Sur la couverture, quand le livre est fermé, on voit de tout petits personnages joyeusement grimpés sur un Bouddha souriant. Une fois la couverture déployée dans son entier, la situation se révèle plus ambivalente, le Bouddha se comprenant plutôt comme un Gulliver que des lilliputiens s’apprêtent à ligoter. Et voila résumée la proposition de Caroline Dall’ava: le monde n’est ni simpliste, ni binaire.
Allons donc nous promener dans ce pays dont la cartographie figure sur les pages de gardes. Flottant dans un océan d’un bleu délicieux, l’Ile des Petits est flanquée de la Presqu’île du Grand. Y cohabitent tout plein de Petits, filles et garçons, noirs ou blancs de peau, avec un unique Grand très costaud – à la fois bon poussah, hercule de foire et gros bébé.
Les Petits ont l’avantage du nombre et de la vitalité virevoltante, mais ça ne suffit pas à tout résoudre, notamment pas à gravir une haute tour. Leur voisin est ancré et massif mais trop de muscles gène parfois. Notamment pour pénétrer un étroit labyrinthe. Résultat ? La nécessité de se mettre ensemble pour arriver à vaincre les difficultés du quotidien. Même si on se bagarre il faut parfois faire alliance, lorsque surgit un ennemi commun. L’intelligence collective est un trésor essentiel.
Et puis, fonctionner en circuit fermé dans son petit univers c’est confortable mais limité car même sur une île, on se trouve à quelques encablures d’un continent, ici le “Royaume sans commune mesure”. Les pages de garde finales invitent à ouvrir les yeux sur l’échelle de notre univers, la leçon est secouante car le Géant vient écraser le grand de plusieurs têtes.
L’auteure nous invite ainsi à évoquer deux grands thèmes avec nos “petits” à nous, en commençant par questionner cette division du monde en “petits” et “grands” puisque le costaud de l’un se révèle toujours le minuscule d’un autre.

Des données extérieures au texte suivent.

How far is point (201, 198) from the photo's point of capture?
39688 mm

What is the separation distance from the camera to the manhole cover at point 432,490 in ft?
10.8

On comprendra aussi que, aussi nombreux qu’on soit, on est limités si on reste parmi les mêmes. Seuls on n’est pas suffisants pour faire face à la complexité du monde.
Sous des dehors de joli objet (grand format, beau papier solide, images en aplats de belles couleurs) se cache une invitation à la profondeur, à une lecture systémique du monde, sous le patronage de vieux sages, Bouddha et Swift.
Petits ou grands, par Caroline Dall’ava, Éditions Albin Michel Jeunesse, 40pp., 15.90€, ISBN: 9782226318619. (Album à partir de 3 ans.)